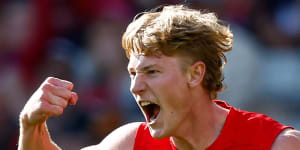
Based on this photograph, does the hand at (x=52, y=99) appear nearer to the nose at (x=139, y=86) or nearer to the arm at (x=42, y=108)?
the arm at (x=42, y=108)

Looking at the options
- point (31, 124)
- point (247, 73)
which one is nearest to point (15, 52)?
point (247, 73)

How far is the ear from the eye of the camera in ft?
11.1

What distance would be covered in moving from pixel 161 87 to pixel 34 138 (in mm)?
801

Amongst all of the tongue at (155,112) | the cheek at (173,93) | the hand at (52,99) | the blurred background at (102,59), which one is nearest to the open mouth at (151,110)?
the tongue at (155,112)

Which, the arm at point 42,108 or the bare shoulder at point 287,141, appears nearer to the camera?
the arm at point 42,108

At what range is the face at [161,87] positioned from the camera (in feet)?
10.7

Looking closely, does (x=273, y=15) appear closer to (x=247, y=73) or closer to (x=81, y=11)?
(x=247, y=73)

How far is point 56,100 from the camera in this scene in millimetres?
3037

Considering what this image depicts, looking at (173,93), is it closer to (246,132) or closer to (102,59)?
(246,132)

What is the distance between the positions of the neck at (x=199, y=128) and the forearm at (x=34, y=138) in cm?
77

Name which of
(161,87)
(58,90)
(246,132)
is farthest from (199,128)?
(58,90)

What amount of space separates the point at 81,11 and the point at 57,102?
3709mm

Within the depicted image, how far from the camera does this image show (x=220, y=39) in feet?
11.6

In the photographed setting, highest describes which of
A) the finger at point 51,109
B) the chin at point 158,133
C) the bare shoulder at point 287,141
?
...
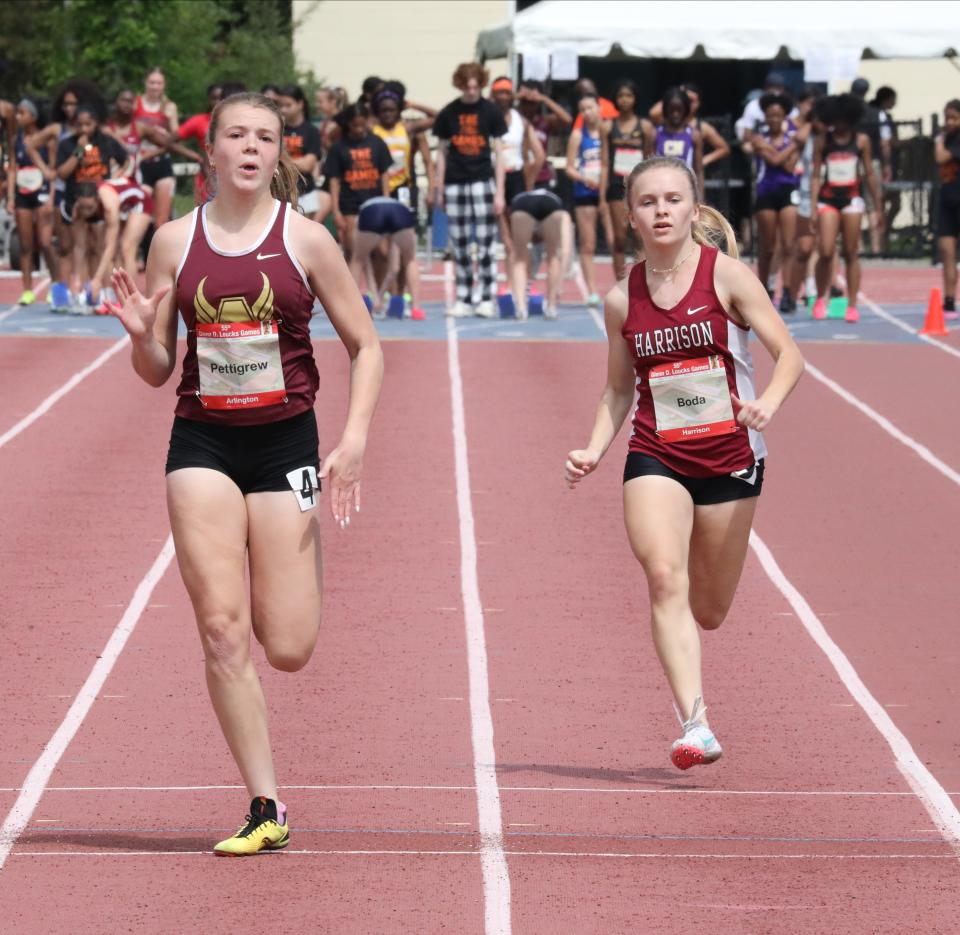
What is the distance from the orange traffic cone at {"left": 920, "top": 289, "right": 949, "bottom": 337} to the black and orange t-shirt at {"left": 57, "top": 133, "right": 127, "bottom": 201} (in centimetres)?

Direction> Gather every line above that contains the word "feet" and list them.

Written answer>
At what range is the face at [161,87] positioned from the camera (in feet)?
Within the depicted image, how far from the camera does this image show (x=220, y=39) in feet?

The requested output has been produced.